* Excerpt *
Recent studies in construction safety have primarily focused on predicting whether an accident will occur or identifying specific types of accidents, while relatively few have aimed to precisely predict the severity of accident outcomes (fatal vs. injury) or structurally explain the underlying causes.
Moreover, real-world accident datasets consist largely of multi-category variables such as project cost, progress rate, accident object, and work process, containing complex interactions that are often not fully captured in existing analyses. Fatal accidents account for an extremely small proportion of the data, making it difficult for conventional models to maintain stable predictive performance.
Additionally, the limited interpretability of prediction results restricts their practical applicability in the field.
Therefore, there is a pressing need to develop an explainable predictive model capable of identifying key determinants of accident outcomes and transparently interpreting their influence.

2. Literature Review

This section reviews prior studies that have applied ML, deep learning (DL), and explainable AI (XAI) to construction safety. By examining existing approaches and identifying their limitations, the need for the present study is established.
Early predictive research on construction safety primarily used traditional ML techniques to classify accident occurrence or accident types. Models such as Support Vector Machines (SVM), Random Forest, and Logistic Regression have been effective in analyzing relatively simple datasets and identifying major risk factors, contributing to the development of accident prevention strategies.
For example, Yin et al. [6] classified workers’ safety behaviors, and Bortey et al. [7] detected hazardous events using traffic and work-environment data. However, these models have limited capability to capture the complexity inherent in construction accident datasets, which typically include numerous categorical variables and nonlinear interactions.

* Source data *

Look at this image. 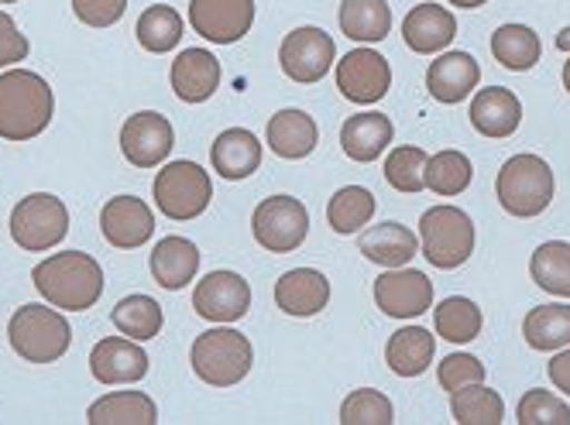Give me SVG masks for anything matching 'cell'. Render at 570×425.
<instances>
[{"instance_id":"cell-1","label":"cell","mask_w":570,"mask_h":425,"mask_svg":"<svg viewBox=\"0 0 570 425\" xmlns=\"http://www.w3.org/2000/svg\"><path fill=\"white\" fill-rule=\"evenodd\" d=\"M31 285L56 309L87 313L104 295V268L87 250H66L38 261L31 271Z\"/></svg>"},{"instance_id":"cell-2","label":"cell","mask_w":570,"mask_h":425,"mask_svg":"<svg viewBox=\"0 0 570 425\" xmlns=\"http://www.w3.org/2000/svg\"><path fill=\"white\" fill-rule=\"evenodd\" d=\"M56 113V97L49 82L31 69H8L0 76V138L31 141L46 131Z\"/></svg>"},{"instance_id":"cell-3","label":"cell","mask_w":570,"mask_h":425,"mask_svg":"<svg viewBox=\"0 0 570 425\" xmlns=\"http://www.w3.org/2000/svg\"><path fill=\"white\" fill-rule=\"evenodd\" d=\"M189 364H193V374L203 380V385L230 388V385H240V380L252 374L255 350H252V339L244 333H237L230 323H217L214 329H207L203 336L193 339Z\"/></svg>"},{"instance_id":"cell-4","label":"cell","mask_w":570,"mask_h":425,"mask_svg":"<svg viewBox=\"0 0 570 425\" xmlns=\"http://www.w3.org/2000/svg\"><path fill=\"white\" fill-rule=\"evenodd\" d=\"M8 344L28 364H56L72 347V326L56 306L28 303L8 323Z\"/></svg>"},{"instance_id":"cell-5","label":"cell","mask_w":570,"mask_h":425,"mask_svg":"<svg viewBox=\"0 0 570 425\" xmlns=\"http://www.w3.org/2000/svg\"><path fill=\"white\" fill-rule=\"evenodd\" d=\"M553 168L540 158V155H512L502 172L495 179V196L502 202V209L509 217L529 220L547 212V206L553 202Z\"/></svg>"},{"instance_id":"cell-6","label":"cell","mask_w":570,"mask_h":425,"mask_svg":"<svg viewBox=\"0 0 570 425\" xmlns=\"http://www.w3.org/2000/svg\"><path fill=\"white\" fill-rule=\"evenodd\" d=\"M474 220L461 206H430L420 217V244H423V258L440 268V271H454L461 268L471 254H474Z\"/></svg>"},{"instance_id":"cell-7","label":"cell","mask_w":570,"mask_h":425,"mask_svg":"<svg viewBox=\"0 0 570 425\" xmlns=\"http://www.w3.org/2000/svg\"><path fill=\"white\" fill-rule=\"evenodd\" d=\"M214 199V182L203 172V165L196 161H169L161 172L155 176V206L166 212L169 220H196L203 217V209Z\"/></svg>"},{"instance_id":"cell-8","label":"cell","mask_w":570,"mask_h":425,"mask_svg":"<svg viewBox=\"0 0 570 425\" xmlns=\"http://www.w3.org/2000/svg\"><path fill=\"white\" fill-rule=\"evenodd\" d=\"M66 234H69V209L52 192H31L18 199V206L11 209V240L21 250L31 254L52 250L66 240Z\"/></svg>"},{"instance_id":"cell-9","label":"cell","mask_w":570,"mask_h":425,"mask_svg":"<svg viewBox=\"0 0 570 425\" xmlns=\"http://www.w3.org/2000/svg\"><path fill=\"white\" fill-rule=\"evenodd\" d=\"M252 234L268 254H293L306 244L309 212L296 196H268L252 212Z\"/></svg>"},{"instance_id":"cell-10","label":"cell","mask_w":570,"mask_h":425,"mask_svg":"<svg viewBox=\"0 0 570 425\" xmlns=\"http://www.w3.org/2000/svg\"><path fill=\"white\" fill-rule=\"evenodd\" d=\"M334 59H337L334 38L323 28H313V24H303V28L289 31V34L282 38V46H278L282 72L289 76L293 82H299V87L320 82L323 76L331 72Z\"/></svg>"},{"instance_id":"cell-11","label":"cell","mask_w":570,"mask_h":425,"mask_svg":"<svg viewBox=\"0 0 570 425\" xmlns=\"http://www.w3.org/2000/svg\"><path fill=\"white\" fill-rule=\"evenodd\" d=\"M392 87V66L382 52L361 46V49H351L347 56H341L337 62V90L344 100L351 103H379L385 100Z\"/></svg>"},{"instance_id":"cell-12","label":"cell","mask_w":570,"mask_h":425,"mask_svg":"<svg viewBox=\"0 0 570 425\" xmlns=\"http://www.w3.org/2000/svg\"><path fill=\"white\" fill-rule=\"evenodd\" d=\"M176 131L169 117L155 110H138L120 127V155H125L135 168H155L173 155Z\"/></svg>"},{"instance_id":"cell-13","label":"cell","mask_w":570,"mask_h":425,"mask_svg":"<svg viewBox=\"0 0 570 425\" xmlns=\"http://www.w3.org/2000/svg\"><path fill=\"white\" fill-rule=\"evenodd\" d=\"M193 309L210 323H237L252 309V285L237 271H210L193 288Z\"/></svg>"},{"instance_id":"cell-14","label":"cell","mask_w":570,"mask_h":425,"mask_svg":"<svg viewBox=\"0 0 570 425\" xmlns=\"http://www.w3.org/2000/svg\"><path fill=\"white\" fill-rule=\"evenodd\" d=\"M189 24L214 46H234L255 24V0H189Z\"/></svg>"},{"instance_id":"cell-15","label":"cell","mask_w":570,"mask_h":425,"mask_svg":"<svg viewBox=\"0 0 570 425\" xmlns=\"http://www.w3.org/2000/svg\"><path fill=\"white\" fill-rule=\"evenodd\" d=\"M375 306L392 319H416L433 306V281L416 268H389L375 278Z\"/></svg>"},{"instance_id":"cell-16","label":"cell","mask_w":570,"mask_h":425,"mask_svg":"<svg viewBox=\"0 0 570 425\" xmlns=\"http://www.w3.org/2000/svg\"><path fill=\"white\" fill-rule=\"evenodd\" d=\"M100 234L117 250L145 247L155 234V212L138 196H114L100 209Z\"/></svg>"},{"instance_id":"cell-17","label":"cell","mask_w":570,"mask_h":425,"mask_svg":"<svg viewBox=\"0 0 570 425\" xmlns=\"http://www.w3.org/2000/svg\"><path fill=\"white\" fill-rule=\"evenodd\" d=\"M90 374L100 385H138L148 374V354L141 350L138 339L131 336H104L100 344L90 350Z\"/></svg>"},{"instance_id":"cell-18","label":"cell","mask_w":570,"mask_h":425,"mask_svg":"<svg viewBox=\"0 0 570 425\" xmlns=\"http://www.w3.org/2000/svg\"><path fill=\"white\" fill-rule=\"evenodd\" d=\"M331 303V281L316 268H293L275 281V306L285 316L313 319Z\"/></svg>"},{"instance_id":"cell-19","label":"cell","mask_w":570,"mask_h":425,"mask_svg":"<svg viewBox=\"0 0 570 425\" xmlns=\"http://www.w3.org/2000/svg\"><path fill=\"white\" fill-rule=\"evenodd\" d=\"M481 82V66L471 52H443L426 69V90L440 103H464Z\"/></svg>"},{"instance_id":"cell-20","label":"cell","mask_w":570,"mask_h":425,"mask_svg":"<svg viewBox=\"0 0 570 425\" xmlns=\"http://www.w3.org/2000/svg\"><path fill=\"white\" fill-rule=\"evenodd\" d=\"M402 38L416 56H436L458 38V18L451 14V8L420 4V8H413L410 14H405Z\"/></svg>"},{"instance_id":"cell-21","label":"cell","mask_w":570,"mask_h":425,"mask_svg":"<svg viewBox=\"0 0 570 425\" xmlns=\"http://www.w3.org/2000/svg\"><path fill=\"white\" fill-rule=\"evenodd\" d=\"M210 165L214 172L224 176L227 182H240L258 172L262 165V141L248 127H230V131H220L214 148H210Z\"/></svg>"},{"instance_id":"cell-22","label":"cell","mask_w":570,"mask_h":425,"mask_svg":"<svg viewBox=\"0 0 570 425\" xmlns=\"http://www.w3.org/2000/svg\"><path fill=\"white\" fill-rule=\"evenodd\" d=\"M320 141V127L316 120L306 113V110H296V107H285L278 110L268 127H265V145L285 158V161H299V158H309L313 148Z\"/></svg>"},{"instance_id":"cell-23","label":"cell","mask_w":570,"mask_h":425,"mask_svg":"<svg viewBox=\"0 0 570 425\" xmlns=\"http://www.w3.org/2000/svg\"><path fill=\"white\" fill-rule=\"evenodd\" d=\"M220 62L207 49H186L173 62V90L183 103H203L210 100L220 87Z\"/></svg>"},{"instance_id":"cell-24","label":"cell","mask_w":570,"mask_h":425,"mask_svg":"<svg viewBox=\"0 0 570 425\" xmlns=\"http://www.w3.org/2000/svg\"><path fill=\"white\" fill-rule=\"evenodd\" d=\"M392 138H395V123H392V117L375 113V110H368V113H354V117H347L344 127H341V148H344V155H347L351 161H361V165H368V161L382 158V155L389 151Z\"/></svg>"},{"instance_id":"cell-25","label":"cell","mask_w":570,"mask_h":425,"mask_svg":"<svg viewBox=\"0 0 570 425\" xmlns=\"http://www.w3.org/2000/svg\"><path fill=\"white\" fill-rule=\"evenodd\" d=\"M519 123H522V103L505 87L478 90V97L471 100V127L484 138H509L519 131Z\"/></svg>"},{"instance_id":"cell-26","label":"cell","mask_w":570,"mask_h":425,"mask_svg":"<svg viewBox=\"0 0 570 425\" xmlns=\"http://www.w3.org/2000/svg\"><path fill=\"white\" fill-rule=\"evenodd\" d=\"M148 268H151V278L169 288V291H179L186 288L189 281H196V271H199V247L186 237H161L155 247H151V258H148Z\"/></svg>"},{"instance_id":"cell-27","label":"cell","mask_w":570,"mask_h":425,"mask_svg":"<svg viewBox=\"0 0 570 425\" xmlns=\"http://www.w3.org/2000/svg\"><path fill=\"white\" fill-rule=\"evenodd\" d=\"M361 254L368 258L372 265H382V268H402V265H410L416 258V250H420V237L410 230V227H402L395 220H385V224H375L361 234L357 240Z\"/></svg>"},{"instance_id":"cell-28","label":"cell","mask_w":570,"mask_h":425,"mask_svg":"<svg viewBox=\"0 0 570 425\" xmlns=\"http://www.w3.org/2000/svg\"><path fill=\"white\" fill-rule=\"evenodd\" d=\"M436 336L423 326H405L385 344V364L399 377H420L433 364Z\"/></svg>"},{"instance_id":"cell-29","label":"cell","mask_w":570,"mask_h":425,"mask_svg":"<svg viewBox=\"0 0 570 425\" xmlns=\"http://www.w3.org/2000/svg\"><path fill=\"white\" fill-rule=\"evenodd\" d=\"M337 24L341 34L357 46H375L392 31V11L385 0H341Z\"/></svg>"},{"instance_id":"cell-30","label":"cell","mask_w":570,"mask_h":425,"mask_svg":"<svg viewBox=\"0 0 570 425\" xmlns=\"http://www.w3.org/2000/svg\"><path fill=\"white\" fill-rule=\"evenodd\" d=\"M90 425H155L158 408L145 392H110L87 412Z\"/></svg>"},{"instance_id":"cell-31","label":"cell","mask_w":570,"mask_h":425,"mask_svg":"<svg viewBox=\"0 0 570 425\" xmlns=\"http://www.w3.org/2000/svg\"><path fill=\"white\" fill-rule=\"evenodd\" d=\"M522 336L525 344L540 350V354H553L570 347V306H537L529 309L522 319Z\"/></svg>"},{"instance_id":"cell-32","label":"cell","mask_w":570,"mask_h":425,"mask_svg":"<svg viewBox=\"0 0 570 425\" xmlns=\"http://www.w3.org/2000/svg\"><path fill=\"white\" fill-rule=\"evenodd\" d=\"M492 56L502 69H512V72H525L533 69L543 56V46H540V34L525 24H502L495 34H492Z\"/></svg>"},{"instance_id":"cell-33","label":"cell","mask_w":570,"mask_h":425,"mask_svg":"<svg viewBox=\"0 0 570 425\" xmlns=\"http://www.w3.org/2000/svg\"><path fill=\"white\" fill-rule=\"evenodd\" d=\"M451 412H454V422L461 425H502L505 398L488 388L484 380H478V385H464L451 392Z\"/></svg>"},{"instance_id":"cell-34","label":"cell","mask_w":570,"mask_h":425,"mask_svg":"<svg viewBox=\"0 0 570 425\" xmlns=\"http://www.w3.org/2000/svg\"><path fill=\"white\" fill-rule=\"evenodd\" d=\"M375 196L364 186H344L334 192V199L327 202V224L334 234H357L372 224L375 217Z\"/></svg>"},{"instance_id":"cell-35","label":"cell","mask_w":570,"mask_h":425,"mask_svg":"<svg viewBox=\"0 0 570 425\" xmlns=\"http://www.w3.org/2000/svg\"><path fill=\"white\" fill-rule=\"evenodd\" d=\"M433 326L446 344H471L484 326V316H481L478 303H471L468 295H451V299H443L433 309Z\"/></svg>"},{"instance_id":"cell-36","label":"cell","mask_w":570,"mask_h":425,"mask_svg":"<svg viewBox=\"0 0 570 425\" xmlns=\"http://www.w3.org/2000/svg\"><path fill=\"white\" fill-rule=\"evenodd\" d=\"M114 326L138 339V344H148V339H155L161 333V323H166V316H161V306L151 299V295H125L114 313H110Z\"/></svg>"},{"instance_id":"cell-37","label":"cell","mask_w":570,"mask_h":425,"mask_svg":"<svg viewBox=\"0 0 570 425\" xmlns=\"http://www.w3.org/2000/svg\"><path fill=\"white\" fill-rule=\"evenodd\" d=\"M529 275H533V281L543 291L570 299V244L567 240L540 244L533 250V261H529Z\"/></svg>"},{"instance_id":"cell-38","label":"cell","mask_w":570,"mask_h":425,"mask_svg":"<svg viewBox=\"0 0 570 425\" xmlns=\"http://www.w3.org/2000/svg\"><path fill=\"white\" fill-rule=\"evenodd\" d=\"M141 49L151 52V56H166L173 52L179 41H183V18L176 14V8L169 4H155V8H145L141 18H138V28H135Z\"/></svg>"},{"instance_id":"cell-39","label":"cell","mask_w":570,"mask_h":425,"mask_svg":"<svg viewBox=\"0 0 570 425\" xmlns=\"http://www.w3.org/2000/svg\"><path fill=\"white\" fill-rule=\"evenodd\" d=\"M471 179H474V168L464 151L446 148V151L430 155V161H426V189L443 199L461 196L471 186Z\"/></svg>"},{"instance_id":"cell-40","label":"cell","mask_w":570,"mask_h":425,"mask_svg":"<svg viewBox=\"0 0 570 425\" xmlns=\"http://www.w3.org/2000/svg\"><path fill=\"white\" fill-rule=\"evenodd\" d=\"M426 161L430 155L416 145H402L385 158V179L395 192L413 196L420 189H426Z\"/></svg>"},{"instance_id":"cell-41","label":"cell","mask_w":570,"mask_h":425,"mask_svg":"<svg viewBox=\"0 0 570 425\" xmlns=\"http://www.w3.org/2000/svg\"><path fill=\"white\" fill-rule=\"evenodd\" d=\"M395 408L375 388H357L341 405V425H392Z\"/></svg>"},{"instance_id":"cell-42","label":"cell","mask_w":570,"mask_h":425,"mask_svg":"<svg viewBox=\"0 0 570 425\" xmlns=\"http://www.w3.org/2000/svg\"><path fill=\"white\" fill-rule=\"evenodd\" d=\"M519 425H570V405L557 398L553 392H525L519 408H515Z\"/></svg>"},{"instance_id":"cell-43","label":"cell","mask_w":570,"mask_h":425,"mask_svg":"<svg viewBox=\"0 0 570 425\" xmlns=\"http://www.w3.org/2000/svg\"><path fill=\"white\" fill-rule=\"evenodd\" d=\"M436 377H440V388L451 395V392H458L464 385H478V380H484L488 367L478 357H471V354H451V357L440 360Z\"/></svg>"},{"instance_id":"cell-44","label":"cell","mask_w":570,"mask_h":425,"mask_svg":"<svg viewBox=\"0 0 570 425\" xmlns=\"http://www.w3.org/2000/svg\"><path fill=\"white\" fill-rule=\"evenodd\" d=\"M128 0H72V14L90 28H110L125 18Z\"/></svg>"},{"instance_id":"cell-45","label":"cell","mask_w":570,"mask_h":425,"mask_svg":"<svg viewBox=\"0 0 570 425\" xmlns=\"http://www.w3.org/2000/svg\"><path fill=\"white\" fill-rule=\"evenodd\" d=\"M28 59V38L8 11H0V69Z\"/></svg>"},{"instance_id":"cell-46","label":"cell","mask_w":570,"mask_h":425,"mask_svg":"<svg viewBox=\"0 0 570 425\" xmlns=\"http://www.w3.org/2000/svg\"><path fill=\"white\" fill-rule=\"evenodd\" d=\"M547 374H550V380H553V388H557V392L570 395V347L553 350V360L547 364Z\"/></svg>"},{"instance_id":"cell-47","label":"cell","mask_w":570,"mask_h":425,"mask_svg":"<svg viewBox=\"0 0 570 425\" xmlns=\"http://www.w3.org/2000/svg\"><path fill=\"white\" fill-rule=\"evenodd\" d=\"M451 8H464V11H478V8H484L488 0H446Z\"/></svg>"},{"instance_id":"cell-48","label":"cell","mask_w":570,"mask_h":425,"mask_svg":"<svg viewBox=\"0 0 570 425\" xmlns=\"http://www.w3.org/2000/svg\"><path fill=\"white\" fill-rule=\"evenodd\" d=\"M557 49H560V52H570V28H563V31L557 34Z\"/></svg>"},{"instance_id":"cell-49","label":"cell","mask_w":570,"mask_h":425,"mask_svg":"<svg viewBox=\"0 0 570 425\" xmlns=\"http://www.w3.org/2000/svg\"><path fill=\"white\" fill-rule=\"evenodd\" d=\"M563 90L570 93V59L563 62Z\"/></svg>"},{"instance_id":"cell-50","label":"cell","mask_w":570,"mask_h":425,"mask_svg":"<svg viewBox=\"0 0 570 425\" xmlns=\"http://www.w3.org/2000/svg\"><path fill=\"white\" fill-rule=\"evenodd\" d=\"M0 4H18V0H0Z\"/></svg>"}]
</instances>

* What to work on *
Please write out everything from "Moreover, real-world accident" down to "in the field." in the construction safety excerpt, swapping "project cost" for "project budget". The data above is separate from the construction safety excerpt.

* Solution for this task *
Moreover, real-world accident datasets consist largely of multi-category variables such as project budget, progress rate, accident object, and work process, containing complex interactions that are often not fully captured in existing analyses. Fatal accidents account for an extremely small proportion of the data, making it difficult for conventional models to maintain stable predictive performance.
Additionally, the limited interpretability of prediction results restricts their practical applicability in the field.